Working with the Unity Catalog¶
info
Audience: Data engineers, analytics engineers, and platform administrators working with Databricks.
This guide shares quick tips to get productive with Unity Catalog in a scalable way.
Overview¶
The Unity Catalog is Databricks' unified governance solution for all data assets. Advantages include fine-grained access control, centralized metadata management, and auditability across workspaces.

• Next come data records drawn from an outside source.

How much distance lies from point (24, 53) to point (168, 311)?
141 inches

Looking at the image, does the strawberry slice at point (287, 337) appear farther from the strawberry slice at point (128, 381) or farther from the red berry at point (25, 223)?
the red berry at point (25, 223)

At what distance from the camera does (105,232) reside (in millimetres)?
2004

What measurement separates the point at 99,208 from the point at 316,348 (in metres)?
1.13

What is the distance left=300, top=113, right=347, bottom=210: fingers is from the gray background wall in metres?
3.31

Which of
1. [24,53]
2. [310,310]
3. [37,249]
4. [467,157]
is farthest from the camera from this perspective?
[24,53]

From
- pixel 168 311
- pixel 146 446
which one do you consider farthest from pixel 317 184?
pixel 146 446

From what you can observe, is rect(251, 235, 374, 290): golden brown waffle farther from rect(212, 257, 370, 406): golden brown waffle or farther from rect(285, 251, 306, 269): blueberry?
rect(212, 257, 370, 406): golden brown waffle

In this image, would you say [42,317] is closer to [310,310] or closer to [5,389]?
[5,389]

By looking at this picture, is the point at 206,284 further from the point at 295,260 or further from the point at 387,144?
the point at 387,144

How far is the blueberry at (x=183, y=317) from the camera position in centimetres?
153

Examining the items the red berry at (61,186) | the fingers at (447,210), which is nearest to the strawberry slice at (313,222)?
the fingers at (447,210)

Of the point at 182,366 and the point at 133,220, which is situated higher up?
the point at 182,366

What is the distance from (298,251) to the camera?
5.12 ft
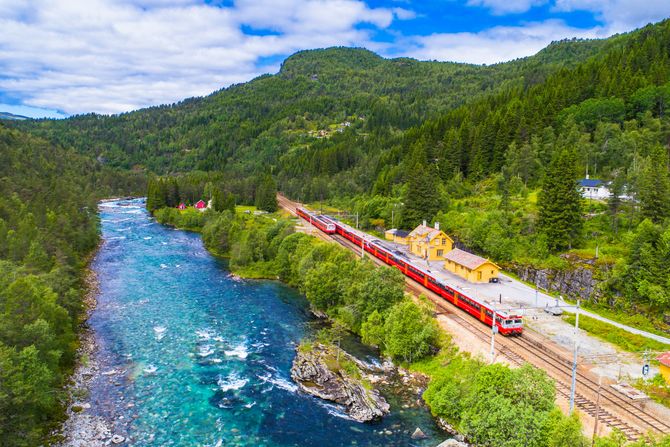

Adopting Unity Catalog ensures data security, compliance, and operational efficiency.
Unity Catalog components¶
The Unity Catalog uses a four-level structure: Metastore, Catalog (top level), Schema (mid level) and table/view (bottom level).
%%{init: { "flowchart": { "useMaxWidth": true } } }%%
flowchart LR
MS[Metastore] --> UC[Catalog: prod]
%% Bronze: schemas per source system (Landing optional, Staging required)
UC --> LandingSAP[Schema: landing_sap]
UC --> StagingSAP[Schema: staging_sap]
UC --> LandingSF[Schema: landing_salesforce]
UC --> StagingSF[Schema: staging_salesforce]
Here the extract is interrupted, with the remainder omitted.